Y se pasó la mano por el cabello
hasta erizarlo. Lo agitaba una febril excitación; una mancha roja ardía en cada
una de sus mejillas; se mordía el labio tembloroso.
—¡Maldito Burford, sus padres y
sus ascendientes! Las herramientas, para quien sabe manejarlas —añadió después de
una pausa durante la cual su amigo Vincent lo estudió con curiosidad.

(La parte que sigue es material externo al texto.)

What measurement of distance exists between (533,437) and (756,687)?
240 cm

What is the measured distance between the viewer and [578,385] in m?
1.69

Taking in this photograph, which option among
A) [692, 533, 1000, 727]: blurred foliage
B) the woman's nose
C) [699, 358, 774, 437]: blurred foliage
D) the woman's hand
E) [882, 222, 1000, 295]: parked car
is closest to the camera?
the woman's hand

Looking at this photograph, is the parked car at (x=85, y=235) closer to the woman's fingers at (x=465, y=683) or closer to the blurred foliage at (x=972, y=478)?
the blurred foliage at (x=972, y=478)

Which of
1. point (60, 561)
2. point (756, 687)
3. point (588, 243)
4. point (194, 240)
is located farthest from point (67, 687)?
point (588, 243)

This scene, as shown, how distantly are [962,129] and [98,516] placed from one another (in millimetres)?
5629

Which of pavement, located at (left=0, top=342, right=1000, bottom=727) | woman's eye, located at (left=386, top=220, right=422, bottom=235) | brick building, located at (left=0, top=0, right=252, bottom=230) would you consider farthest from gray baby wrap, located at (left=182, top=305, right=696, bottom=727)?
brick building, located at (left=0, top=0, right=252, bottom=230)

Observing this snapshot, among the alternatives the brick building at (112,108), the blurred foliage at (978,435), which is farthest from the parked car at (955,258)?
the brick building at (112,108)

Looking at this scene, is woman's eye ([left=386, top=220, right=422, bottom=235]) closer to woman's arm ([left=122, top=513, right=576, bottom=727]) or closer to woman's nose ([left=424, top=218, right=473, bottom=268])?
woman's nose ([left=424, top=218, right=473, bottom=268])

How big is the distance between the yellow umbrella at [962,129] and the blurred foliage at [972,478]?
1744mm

—La culpa es tuya, mi querido
salvaje —dijo Vincent—. Eres demasiado indolente. Recuerda, además, que esas
cosas —esas ideas, esos motivos— están en el aire. La originalidad no es más
que el arte de atrapar tempranas larvas. ¿Por qué no escribes las cosas apenas las
inventas?
—Hablas como un burgués, como un
viajante de comercio —repuso Esplan, disgustado—. ¿Por qué un manzano no da
manzanas apenas fecundadas sus llores? ¿A qué esperar el estío y las influencias
del viento y el cielo? ¿Por qué no salen polluelos de huevos recién puestos? ¿Acaso
el parto sigue inmediatamente a la concepción? ¿Y no sufrió dolores la montaña
para dar a luz un ratón? ¿Y por ventura...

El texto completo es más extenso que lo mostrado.